In response to Daniel Lacalle…mostly wrong

The macro-trifecta of economic competitiveness, national security and environmental sustainability is all about energy. Well, some of it is about banking, tax havens, intellectual property, climate, colonialism, Lockheed Martin’s F-35s, planned obsolescence, Angela Merkel’s legacy but mainly, it’s about energy.

A betting man might ask in which order do we place these three horses but a visionary asks is there a way that we can get them to come home together. Either way it’s a punt.


So, as with any bet, it’s informing to get multiple opinions but once you bet you have to stick. This is where the real value is created. Hedging or active management dissolves the potential value created by decisive long-plays. So far, Europe has neither bet nor stuck.

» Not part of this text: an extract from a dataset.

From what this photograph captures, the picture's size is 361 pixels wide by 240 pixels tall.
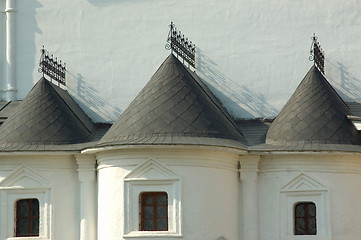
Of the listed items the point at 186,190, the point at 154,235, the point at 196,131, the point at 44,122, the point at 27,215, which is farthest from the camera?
the point at 44,122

In this regard, China has a model that stands to be refuted – 500m lifted out of poverty in 30 years.  Not their coal-heavy energy model per se but their long term commitment once a strategy has been decided. Lay out your vision and drive it home. There are a myriad of issues with China’s single-minded drive but the sovereign debt crisis in Europe indicates one thing – you can tell someone you’re going to screw them and then screw them or you can tell them it will be fine and then screw them but in the end they get screwed. Europeans have just been practicing another form of cognitive dissonance about the balance of pain now or pain tomorrow – just look in Berlusconi’s or Bertie’s constituencies.

As traditional energy sources can, even in the best case scenario, only achieve two of our big three and renewables can provide all three, the vision is clear – bet big on big renewables.

Why big renewables? Energy generation isn’t cheaper or more efficient as you distribute it around, it’s less efficient. In Ireland and most European countries the grid can’t take it without investment so the energy is neither shared nor stored and sometimes wasted. So as the generated energy isn’t differentiated the greatest benefits come from economies of scale.


Renewables at scale is the answer. Generating huge dollops of renewable energy and sharing it between countries is the purest international trade. Ireland has an abundant supply of wind while Spain has an abundant supply of Sun. If governments and incumbents could find a way to remove themselves from the interfering side of the equation it is a story that a 5 year old would understand.

Unfortunately, the European model of targets, fines, horse trading over ROCs and carbon trading has not provided the renewable solution that we expected. So how do we get there? Enter Daniel Lacalle.

daniel lacalle

The prevalent form of energy technology should establish itself by, “…competitiveness and cost rather than intervention by the government…this is the first time the government has tried to incentivise and promote more expensive ways of generating energy rather than cheaper

There are two points that I would like to address here. The first is that it is not the first time that government has attempted to subsidise initially more expensive forms of energy generation. Where do you put the brackets on that cost? Immeasurable costs were, and are, incurred in electricity transmission and distribution infrastructure not to mention geopolitical instability costs of redistributing primary fossil fuels or Operations of Enduring Freedom as they are more commonly known. In fact, most European countries ran hugely inefficient state monopolies for generations which, on the whole, continue to exist as an artificial switching cost, resisting improvement and change and risk and innovation. So perhaps he is technically correct – maybe it isn’t called a subsidy if it is a payment from government to government – but monopolies aren’t best known for their competitiveness and cost.

The second is that fossil fuels are not cheaper. Suffice to say that the world is paying some cost for burning fossil fuels which is not currently being priced in to the trade of fossil fuels This may be a more philosophical point involving the price of vague externalities (unless you live in some cities). To discuss in philosophical terms while businesses pay monthly bills is to get ahead of ourselves but equally to talk about traded price alone is to oversimplify.

It is US and German solar subsidies, via both university research grants and private business PPAs over a concerted period of time, which incentivised the initial technology and the market for more recent Chinese innovation which has brought these technologies and their supporting systems to the point where they can nearly be profitable on their own. The opportunity to finish the job is one that Daniel misses in the name of free competition. 

Germany has a pretty good example as incumbent energy utilities struggle (if €2.4bn profit is struggling) against the gains made by renewables in the last 20 years. While subsidising renewable technology, Germany can exempt those large energy consumers which it deems to be of national interest from subsidising renewables. This pragmatic solution got Germany to the point where on one day in June 60% of electricity consumed came from renewables[1]. If Germany were bold enough to introduce a more realistic carbon tax and give up its subsidies of traditional generation the rest of Europe might have the model. Balancing business competitiveness during the once-off transition is essential but business loves nothing more than certainty.

Convincing people to pay for the future is a mountainous task. The narrative is perhaps too visionary for the current political cycles. Paying for things that we have already bought is hard enough.

[1] Unfortunately the situation is always more complicated when politics and profit compete and the Green Paradox has reared its head leading to an increase in CO2 levels last year as cheap coal fills the energy bridging gap that was supposed to be powered by gas. How much longer Germans will support the 3rd highest domestic electricity prices in the EU while seeing increases in CO2 is anyone’s guess.